### ACTIVITY LIST
a – In the blog post on originality, what was the author watching the night before writing it?
b – Set down the part of the blog post on originality that begins at the words "Not very original" and stops after "a comfort zone.".
c – Resume the blog post on originality from where it stops.

═════ SOURCE EXTRACT ═════

Saturday, 22 October 2011

Originality, Neil Young, increasing numbers and making money.

This is my last day here on Skye in the Highlands of Scotland. A place renowned for its dramatic scenery and beauty.

My wife and I rent a house and have done so for a few years now. I have a set of photos taken on these trips here.
Another thing Skye has is artists of all kinds. There is a very vibrant artist community here. I, naturally, tend to go and visit the photographers who nearly all take landscape shots. This year I have been struck by how similar these landscape shots look- you know, rocks in the immediate foreground, loch or river leading the eye to the mountains lit by either the setting or rising sun, perhaps with some snow. A wee white cottage or a lone dead tree the icing on the cake. Personally, I've yet to capture such a 'perfect' shot and I have no doubt that if I could see one and I was skillful enough to capture it as well as these photographers do, I would take such a shot. But why?
Just to see if I can. Just because it is recording the beauty of the island I visit so often. People buy such pictures. And why not?

Not very original though and in a crowded, networked and technically advanced environment, how do you stand out?

How can you be original these days when there are so many competent and enthusiastic photographers out there (and the numbers keep increasing!)? I was thinking about this last night whilst watching a BBC4 documentary on the great Neil Young who is well known for experimenting, for exploring new forms of musical expression, for putting the music first. Even though one musical 'formula' was highly profitable and popular, it was not to be repeated as far as Neil was concerned - often with disastrous consequences, losing sales and fans. Neil was not trying to make his music popular or interesting, he was making music that interested him, that stretched him, that advanced his craft and got him out of a comfort zone.

Neil isn't short of a bob or two, so having talent, being true to your craft, getting out of your comfort zone and working hard can be profitable, even if you lose fans and friends along the way.

Bland, unoriginal music also survives and makes money - and so does bland, unoriginal art.

Is this how photographers make enough money to live these days - produce the 'goods' that sell but try to be original in your free time in the hope that some people may love your original and personal work? Probably. But I also wonder if other employment is needed such as running courses, giving talks and, who knows, some other part time work.

I enjoyed David Fleet's blog post this morning on the viability of being a landscape photographer (you can read it here, as well as my comment). His post, as well as the Neil Young documentary, inspired this rambling entry today. I hope you followed my train of thought and what I was trying to say. I've said similar things here, here and here.

Please feel free to comment, especially if you are a full time photographer.


Alex Boyd said...

One of the main reasons I started my Sonnets project was a general dissatisfaction with landscape photography in the UK. Many are following in the footsteps of Cornish and Prior and endlessly taking the same shots of the same rocks, trees and mountains from the same locations. I've even seen photographers taking books and trying to make sure they are in 'that' spot.

Naturally there is nothing wrong with this - people want to strive to create the best images they can, and who better to use as reference than some of the best known contemporary photographers? Its also made easier when you can now park in these places and walk about 3 feet to set up your tripod.

═════ INFORMATION GIVEN ═════

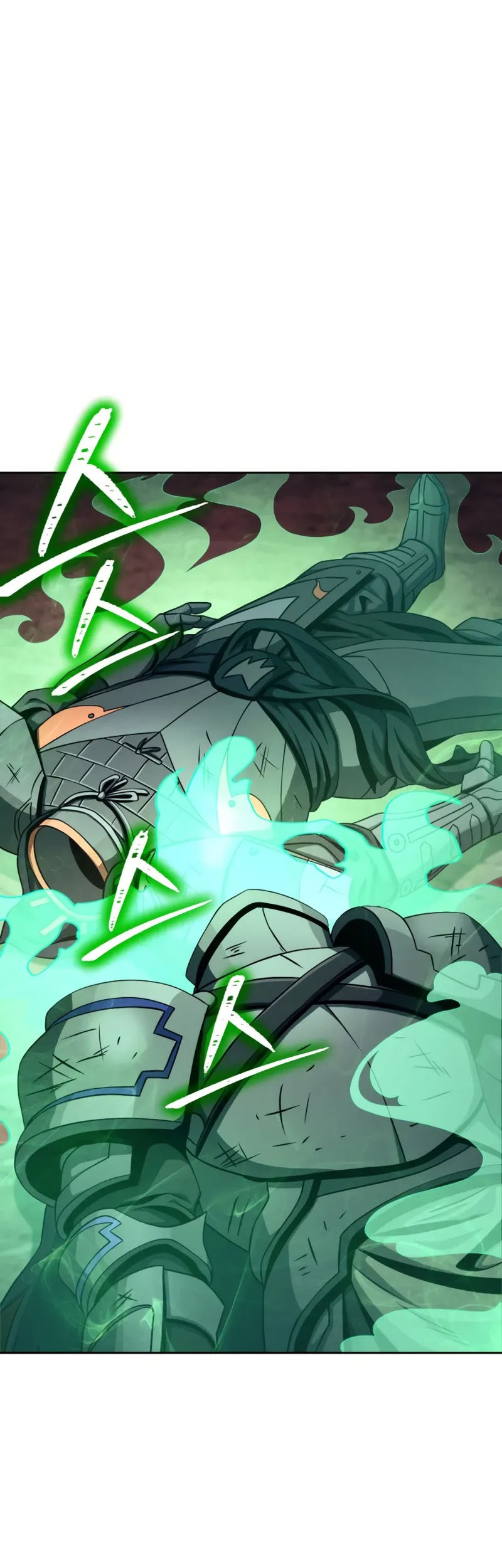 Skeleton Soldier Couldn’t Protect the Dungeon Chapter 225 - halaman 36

═════
═════ INFORMATION GIVEN ═════

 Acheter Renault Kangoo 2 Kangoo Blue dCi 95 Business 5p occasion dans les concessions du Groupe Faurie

═════

### WRITTEN RESPONSES
a – A BBC4 documentary on Neil Young.

b –
Not very original though and in a crowded, networked and technically advanced environment, how do you stand out?

How can you be original these days when there are so many competent and enthusiastic photographers out there (and the numbers keep increasing!)? I was thinking about this last night whilst watching a BBC4 documentary on the great Neil Young who is well known for experimenting, for exploring new forms of musical expression, for putting the music first. Even though one musical 'formula' was highly profitable and popular, it was not to be repeated as far as Neil was concerned - often with disastrous consequences, losing sales and fans. Neil was not trying to make his music popular or interesting, he was making music that interested him, that stretched him, that advanced his craft and got him out of a comfort zone.

c –
My problem with this however is that somewhere as complex, beautiful and as temperamental as Skye is reduced to a series of postcard shots, and I feel that this doesn't do the scenery much justice, and doesn't stretch the creativity of the photographer. If anything I feel that these shots (when taken for commercial reasons) are trapping photographers in an endless cycle of repetition, and that little new or exciting is being created. If anything I feel that these photographers are holding the craft back.

I myself for example have taken countless shots of that most photographed of mountains Buachaille Etive Mor - the difference is I wouldn't try and sell prints of this as I feel that the market is utterly saturated with shortbread tin style images of this special place.

James Dyas Davidson said...

My feelings too at the moment. I see no harm in copying tried and tested, winning formulas so that you can move on to your own style or find your 'voice' in your photography. Imitate then innovate. (Read this recently: )

Where I fall down is failing to study other photographers enough to realise how cliched my work is. Also, I need to apply my brain more first BEFORE I press the shutter. But at least I'm evaluating my work and striving to be better. Most of all, I'm enjoying it at the same time.

Thanks for the comment Alex.

Rob Hudson said...

I'll try to get this to post again!

As I was saying...

I entirely agree with Alex about the current state of much landscape photography and again it was the motivation for some of my recent projects including Skirrd Hill -

The problem lies with nineteenth century attitudes to beauty residing within the complex, and often contradictory spheres of Romanticism and the sublime. Which ignore at least 100 years of art practice in other spheres. Landscape photography seems to plod on, blinkered; to ideas, change, modernity and intellectual examination of any sort. And without that self examination it will remain in a rut.

I feel the only way to break free of the trap of cliché and move forward is not so much to study the "greats" of landscape photography, technique etc, but to study art practice of the past 100 years, to realise what the motivations behind creativity are and to develop our own motivation and our own techniques to realise them.

Suzanne Edge said...

These are really interesting comments..especially following art practice rather than specifically landscape photography greats.
But to be less intellectual and a bit more practical...
The reason I came back to this post is because it's been sticking on my mind recently - the part about whether you have to do other part time work to make ends meet while you follow your path.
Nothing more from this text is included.